→ Exercise passage:
○ ○ ○ ○ ○ ○ ○

# Anyone tried the Canon SX50 HS yet?



## NellsPhoto (Oct 24, 2012)

Hello all

I have been using Canon's "super zooms" for a while now, and am disappointed with my SX40.  Way too many blurred photos for no apparent reason.  I read the 9 reviews posted so far on Canon's website, but I'd like to know more.

Anyone tried the SX50 yet? 

JD


----------



## NellsPhoto (Oct 28, 2012)

Wow, no one has!    I just wonder how they can go take sucha huge leap in optical zoom and not sacrifice picture quality and speed.


----------



## MLeeK (Oct 28, 2012)

THe apparent reason is knowledge. Any camera would blur under the same conditions unless you tell it how not to. If there isn't enough light, it slows down the shutter speed to get enough light and allows blurring either of the motion or from your hand moving slightly. NO camera will fix that alone.


----------



## NellsPhoto (Oct 30, 2012)

I use the SX40 the same way I have used all the previous Canon super-zooms, and those never gave me random blurry shots.  That's why I am curious if the latest version has fixed that issue.


----------



## MLeeK (Oct 30, 2012)

NellsPhoto said:


> I use the SX40 the same way I have used all the previous Canon super-zooms, and those never gave me random blurry shots.  That's why I am curious if the latest version has fixed that issue.



Can you post one of your blurry shots? There are no blurry widely known issues with the SX40 so I'm sticking by the user error part of it, but we can definitely better help you with a sample.


----------



## JSER (Oct 30, 2012)

No and I don't want to, I use DSLRs


----------



## JSER (Oct 30, 2012)

ALL cameras give blurry shots, it is called human operator error


----------



## pyredude (Jan 12, 2013)

I'm coming into this a little late but wanted to offer some input. Below are 3 pics from my SX50 shot HH on an overcast day. No problem at all with the image.


----------



## NellsPhoto (Jan 13, 2013)

Geesh guys, I think that after years of using cameras from the same series the same way for years, I know if the blurry photos are my fault or not... and I am saying they are the camera, not me.

As for posting a photo of the glitch, I tried to find one to share, but they seem to have been deleted, seeing as they were of no use to me.

Also, since my last post, it seems that this glitch hasn't occured for a while.  Then again, I have not been out shooting quite as often.  Let's just say I haven't wanted to toss the thing out into traffic lately...


----------



## cgipson1 (Jan 13, 2013)

pyredude said:


> I'm coming into this a little late but wanted to offer some input. Below are 3 pics from my SX50 shot HH on an overcast day. No problem at all with the image.
> 
> View attachment 32330View attachment 32331View attachment 32332



Rather impressive for a Point'n'Shoot Bridge camera.... might be a good travel camera, when I don't want to haul 30lbs of gear! lol!


----------

○ ○ ○ ○ ○ ○ ○

→ Dataset entries:
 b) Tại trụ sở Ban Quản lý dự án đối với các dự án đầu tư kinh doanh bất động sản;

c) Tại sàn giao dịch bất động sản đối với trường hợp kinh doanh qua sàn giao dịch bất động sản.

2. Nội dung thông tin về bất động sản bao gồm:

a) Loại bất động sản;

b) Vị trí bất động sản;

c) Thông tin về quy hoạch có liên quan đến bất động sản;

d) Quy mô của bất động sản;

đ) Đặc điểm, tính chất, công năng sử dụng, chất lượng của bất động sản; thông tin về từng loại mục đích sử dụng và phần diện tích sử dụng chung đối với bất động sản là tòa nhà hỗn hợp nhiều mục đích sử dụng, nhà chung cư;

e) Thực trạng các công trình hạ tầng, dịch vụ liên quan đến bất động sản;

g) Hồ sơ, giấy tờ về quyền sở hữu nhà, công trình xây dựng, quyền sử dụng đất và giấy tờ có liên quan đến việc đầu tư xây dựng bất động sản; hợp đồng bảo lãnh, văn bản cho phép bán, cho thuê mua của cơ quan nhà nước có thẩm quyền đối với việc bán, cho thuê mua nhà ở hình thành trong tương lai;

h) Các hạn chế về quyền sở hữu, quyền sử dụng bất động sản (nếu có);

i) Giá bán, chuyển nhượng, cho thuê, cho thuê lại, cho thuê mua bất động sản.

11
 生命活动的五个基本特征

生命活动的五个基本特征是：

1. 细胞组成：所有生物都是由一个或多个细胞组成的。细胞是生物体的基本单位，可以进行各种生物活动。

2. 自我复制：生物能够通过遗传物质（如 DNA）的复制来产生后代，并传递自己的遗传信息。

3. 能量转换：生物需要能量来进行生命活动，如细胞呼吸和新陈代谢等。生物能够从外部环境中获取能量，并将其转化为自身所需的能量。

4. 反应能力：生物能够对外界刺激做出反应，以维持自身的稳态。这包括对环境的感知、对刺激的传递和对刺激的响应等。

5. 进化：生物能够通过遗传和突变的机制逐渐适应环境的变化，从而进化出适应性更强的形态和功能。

○ ○ ○ ○ ○ ○ ○

→ What to produce: Reproduce verbatim the passage of the Canon SX50 HS forum thread from "## NellsPhoto (Jan" up to and including "camera, not me.".

→ Problem solution:
## NellsPhoto (Jan 13, 2013)

Geesh guys, I think that after years of using cameras from the same series the same way for years, I know if the blurry photos are my fault or not... and I am saying they are the camera, not me.